(Beginning of Source passage)
By Chioma Obinna
Alarmed by a possible COVID-19 4th wave, the Nigerian Infectious Diseases Society, NIDS, on Tuesday urged the Federal government to ramp up the stock of COVID-19 vaccines available in the country as well as consider the immediate implementation of booster doses for fully vaccinated adults.
The society also called on Nigerian governments at all levels to enhance molecular surveillance of SARS CoV-2 variants as well as heighten surveillance for the virus across all ports of entry.
Making this call in a communique issued at the end of its 9th Annual General Meeting & Scientific Conference in Lagos and jointly signed by the President of NIDS, Prof Dimie Ogoina and the General Secretary, NIDS, Dr Uche Unigwe, the society called on all Nigerians to present themselves for COVID-19 vaccination as all vaccines used in Nigeria are safe and effective.
They also advised the government to ensure that the immunocompromised and other vulnerable adults get the booster doses as well as commence the vaccination of children and adolescents.
(End of Source passage)
**Your tasks**
• 1. Translate this sentence from the article on the NIDS vaccine appeal into Spanish: "The society also called on Nigerian governments at all levels to enhance molecular surveillance of SARS CoV-2 variants as well as heighten surveillance for the virus across all ports of entry."
• 2. Write the next part of the article on the NIDS vaccine appeal, picking up after its final sentence.
The rows that follow have no connection to the article on the NIDS vaccine appeal.
(Beginning of Entries provided)
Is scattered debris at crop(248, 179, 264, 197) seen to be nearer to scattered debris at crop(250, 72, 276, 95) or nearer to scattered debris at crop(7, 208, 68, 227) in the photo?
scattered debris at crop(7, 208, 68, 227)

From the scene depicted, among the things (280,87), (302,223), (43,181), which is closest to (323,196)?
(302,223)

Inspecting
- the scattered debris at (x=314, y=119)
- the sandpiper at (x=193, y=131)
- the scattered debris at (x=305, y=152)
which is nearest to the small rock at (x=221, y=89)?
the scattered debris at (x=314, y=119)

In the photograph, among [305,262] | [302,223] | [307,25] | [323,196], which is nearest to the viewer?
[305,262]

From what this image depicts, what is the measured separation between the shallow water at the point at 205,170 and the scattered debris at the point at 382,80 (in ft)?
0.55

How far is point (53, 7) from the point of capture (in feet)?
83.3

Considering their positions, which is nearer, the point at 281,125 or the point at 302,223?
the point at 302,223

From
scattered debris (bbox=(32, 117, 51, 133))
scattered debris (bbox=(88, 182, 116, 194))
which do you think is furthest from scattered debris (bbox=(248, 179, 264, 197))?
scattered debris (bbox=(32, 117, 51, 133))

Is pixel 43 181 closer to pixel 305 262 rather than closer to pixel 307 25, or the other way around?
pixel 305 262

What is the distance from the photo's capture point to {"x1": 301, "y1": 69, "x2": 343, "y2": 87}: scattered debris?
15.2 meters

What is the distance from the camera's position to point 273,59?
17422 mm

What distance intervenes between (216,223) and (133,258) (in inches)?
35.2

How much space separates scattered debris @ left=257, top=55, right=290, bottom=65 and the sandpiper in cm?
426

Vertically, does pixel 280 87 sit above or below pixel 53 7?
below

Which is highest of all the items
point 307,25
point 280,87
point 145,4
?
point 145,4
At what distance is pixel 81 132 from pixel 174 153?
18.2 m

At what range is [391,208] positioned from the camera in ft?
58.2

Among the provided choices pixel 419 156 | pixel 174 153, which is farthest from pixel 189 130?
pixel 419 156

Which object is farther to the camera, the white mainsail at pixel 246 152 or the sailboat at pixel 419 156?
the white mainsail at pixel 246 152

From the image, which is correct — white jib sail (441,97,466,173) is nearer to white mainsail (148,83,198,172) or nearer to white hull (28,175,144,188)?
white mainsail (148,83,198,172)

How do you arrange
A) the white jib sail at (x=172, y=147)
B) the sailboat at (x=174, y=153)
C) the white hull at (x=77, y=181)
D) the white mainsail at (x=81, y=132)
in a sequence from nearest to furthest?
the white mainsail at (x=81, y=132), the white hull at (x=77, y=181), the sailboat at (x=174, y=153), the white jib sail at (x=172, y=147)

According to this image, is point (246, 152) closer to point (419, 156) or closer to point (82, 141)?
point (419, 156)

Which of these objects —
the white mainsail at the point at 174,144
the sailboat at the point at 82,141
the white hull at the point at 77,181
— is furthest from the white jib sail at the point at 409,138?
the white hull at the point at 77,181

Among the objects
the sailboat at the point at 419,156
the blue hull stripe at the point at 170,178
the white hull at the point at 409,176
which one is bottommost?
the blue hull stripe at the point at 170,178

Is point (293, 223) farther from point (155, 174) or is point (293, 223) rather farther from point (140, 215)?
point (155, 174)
(End of Entries provided)
**Answers to the exercise**
• 1. La sociedad también instó a los gobiernos nigerianos de todos los niveles a reforzar la vigilancia molecular de las variantes del SARS CoV-2, así como a intensificar la vigilancia del virus en todos los puntos de entrada.

• 2.
The Infectious diseases experts said with the current poor COVID-19 risk perception among the general population, increase in international travel and emerging SARS CoV-2 variants of concern, high vaccine hesitancy among the public and healthcare workers, and low COVID-19 vaccination coverage, it all suggest that Nigeria was still at risk of a 4th wave of the COVID-19 pandemic.
“Vaccination remains the most cost-effective strategy to protect the population against COVID-19.
“NIDS is urging the Federal Government of Nigeria to ramp up the stock of COVID-19 vaccines available in the country and consider the immediate implementation of booster doses for fully vaccinated adults, especially the immunocompromised and other vulnerable adults, as well as vaccination of children and adolescents.
“This strategy will guarantee adequate population protection against COVID-19, ensure fully vaccinated adults have longer-lasting immunity, protect vulnerable children and adolescents from developing severe disease and mitigate the spread of COVID-19 from unvaccinated children and adolescents to adults,” they stated.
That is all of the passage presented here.